((

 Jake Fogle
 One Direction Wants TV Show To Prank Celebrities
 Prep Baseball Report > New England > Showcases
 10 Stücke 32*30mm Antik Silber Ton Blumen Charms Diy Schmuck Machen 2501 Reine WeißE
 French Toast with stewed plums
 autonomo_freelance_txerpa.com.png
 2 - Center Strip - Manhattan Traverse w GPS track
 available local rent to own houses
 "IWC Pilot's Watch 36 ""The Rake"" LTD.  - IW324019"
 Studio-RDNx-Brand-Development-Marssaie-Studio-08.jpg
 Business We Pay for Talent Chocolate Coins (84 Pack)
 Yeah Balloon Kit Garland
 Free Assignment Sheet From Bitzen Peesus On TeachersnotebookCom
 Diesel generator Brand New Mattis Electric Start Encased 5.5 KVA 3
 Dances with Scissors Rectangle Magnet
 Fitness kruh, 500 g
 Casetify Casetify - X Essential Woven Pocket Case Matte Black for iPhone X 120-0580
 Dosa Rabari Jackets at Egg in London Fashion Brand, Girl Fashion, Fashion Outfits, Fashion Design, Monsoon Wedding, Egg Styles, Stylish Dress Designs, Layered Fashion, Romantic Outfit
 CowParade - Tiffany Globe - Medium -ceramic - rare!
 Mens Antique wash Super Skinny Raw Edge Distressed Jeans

))

WORK REQUEST — Would you please set down the lines from the one with "Dosa Rabari Jackets" to the end of the data above, exactly and without any other lines?

TASK RESPONSE —
 Dosa Rabari Jackets at Egg in London Fashion Brand, Girl Fashion, Fashion Outfits, Fashion Design, Monsoon Wedding, Egg Styles, Stylish Dress Designs, Layered Fashion, Romantic Outfit
 CowParade - Tiffany Globe - Medium -ceramic - rare!
 Mens Antique wash Super Skinny Raw Edge Distressed Jeans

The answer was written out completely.